What you return must be the full listing, word for word, with no images in it.

# DATA SUPPLIED:
▬▬▬▬▬▬▬▬▬▬
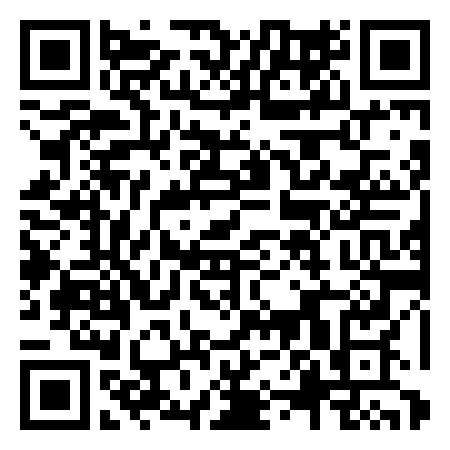 QR Code de Escultura barca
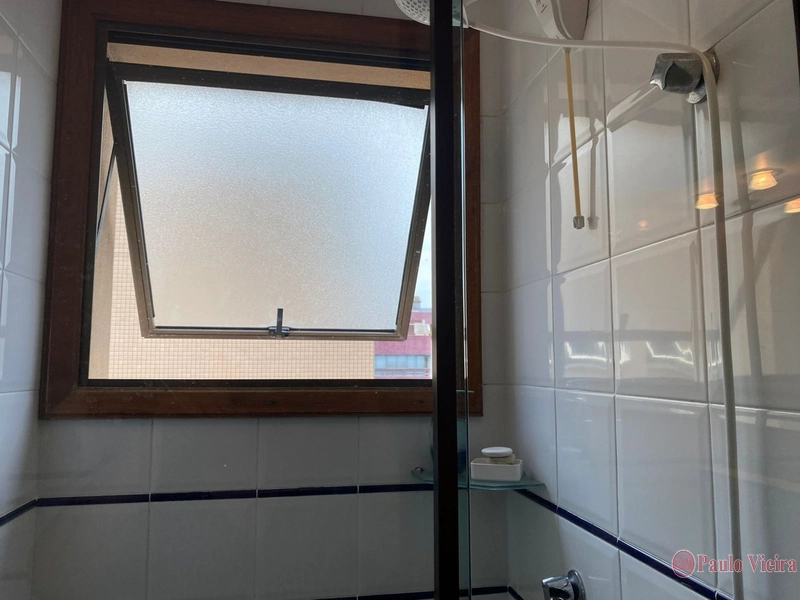 ATLÃNTIDA - APARTAMENTO DE 2 DORMITÓRIOSNO CENTRINHO: 5ª foto da galeria de imagens do imóvel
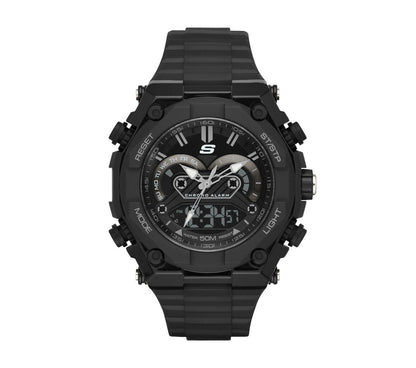 El Segundo Watch | Skechers sale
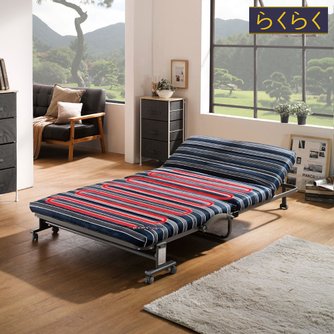제로비티 메모리폼 토퍼 7cm (L) CBK-1150/메모리폼매트리스 검색결과 >라꾸라꾸침대, 이마트몰, 당신과 가장 가까운 이마트” style=”width:100%” title=”검색결과 >라꾸라꾸침대, 이마트몰, 당신과 가장 가까운 이마트”><figcaption>검색결과 >라꾸라꾸침대, 이마트몰, 당신과 가장 가까운 이마트</figcaption></figure>
<figure><img decoding=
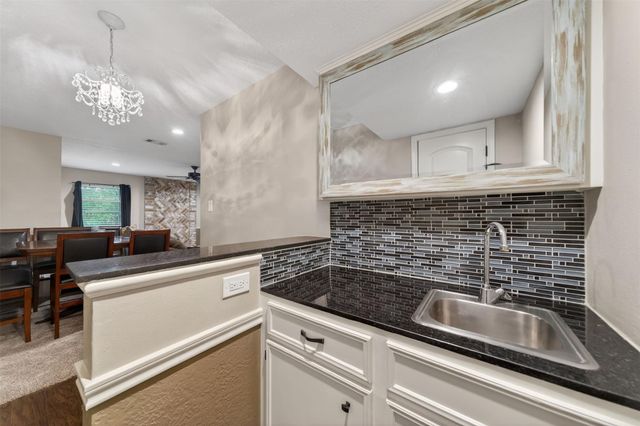 19919 Sundance Drive, Humble, TX 77346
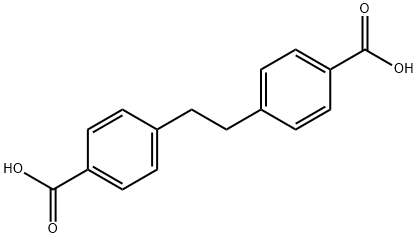 NSC28942 Struktur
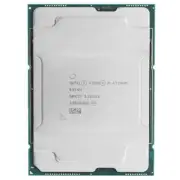 Intel Xeon Platinum 8354H SRK5Y Processors 18 Core 3.10GHz UNLOCKED FULL VERSION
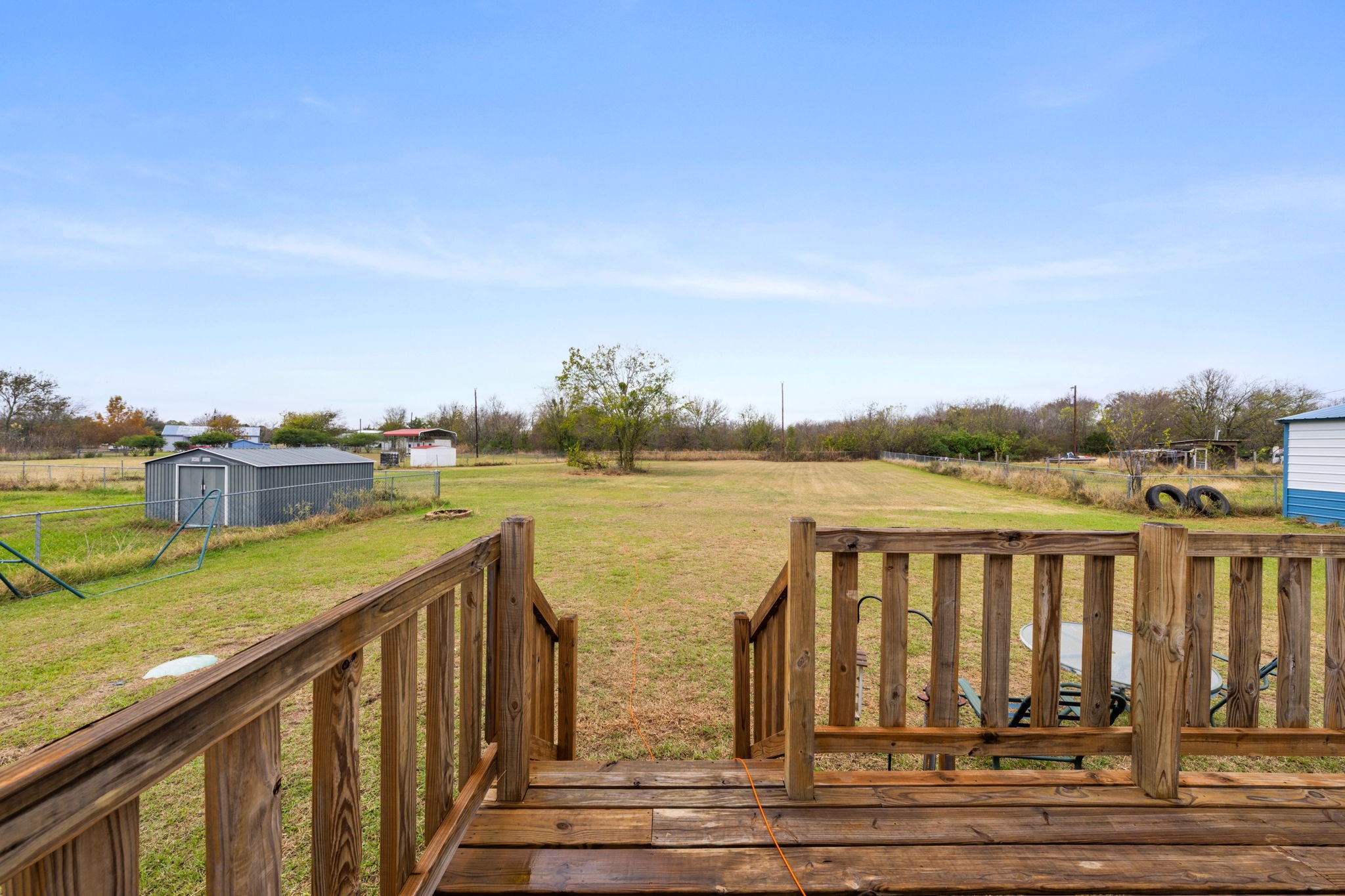 1304 Rs County Road 1530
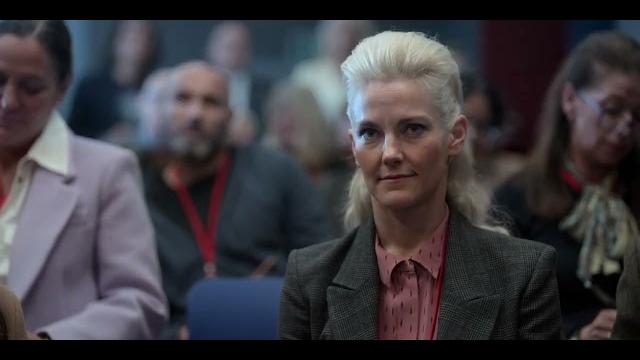 Roy press conference | roy kills it! | ted lasso 3x09 Roy press conference | roy kills it! | ted lasso 3x09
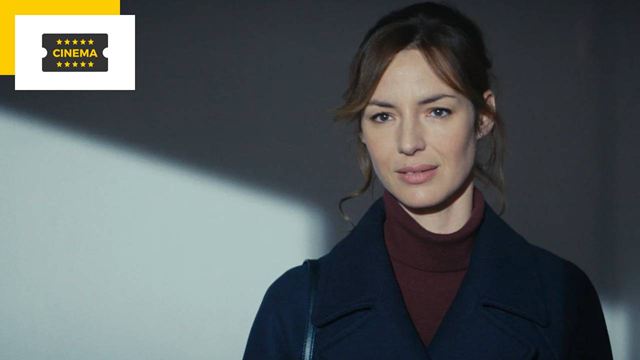 Anti-squat : Louise Bourgoin dans un thriller social captivant à voir au cinéma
▬▬▬▬▬▬▬▬▬▬
# TASK RESULT:
 QR Code de Escultura barca
 ATLÃNTIDA - APARTAMENTO DE 2 DORMITÓRIOSNO CENTRINHO: 5ª foto da galeria de imagens do imóvel
 El Segundo Watch | Skechers sale
제로비티 메모리폼 토퍼 7cm (L) CBK-1150/메모리폼매트리스 검색결과 >라꾸라꾸침대, 이마트몰, 당신과 가장 가까운 이마트” style=”width:100%” title=”검색결과 >라꾸라꾸침대, 이마트몰, 당신과 가장 가까운 이마트”><figcaption>검색결과 >라꾸라꾸침대, 이마트몰, 당신과 가장 가까운 이마트</figcaption></figure>
<figure><img decoding=
 19919 Sundance Drive, Humble, TX 77346
 NSC28942 Struktur
 Intel Xeon Platinum 8354H SRK5Y Processors 18 Core 3.10GHz UNLOCKED FULL VERSION
 1304 Rs County Road 1530
 Roy press conference | roy kills it! | ted lasso 3x09 Roy press conference | roy kills it! | ted lasso 3x09
 Anti-squat : Louise Bourgoin dans un thriller social captivant à voir au cinéma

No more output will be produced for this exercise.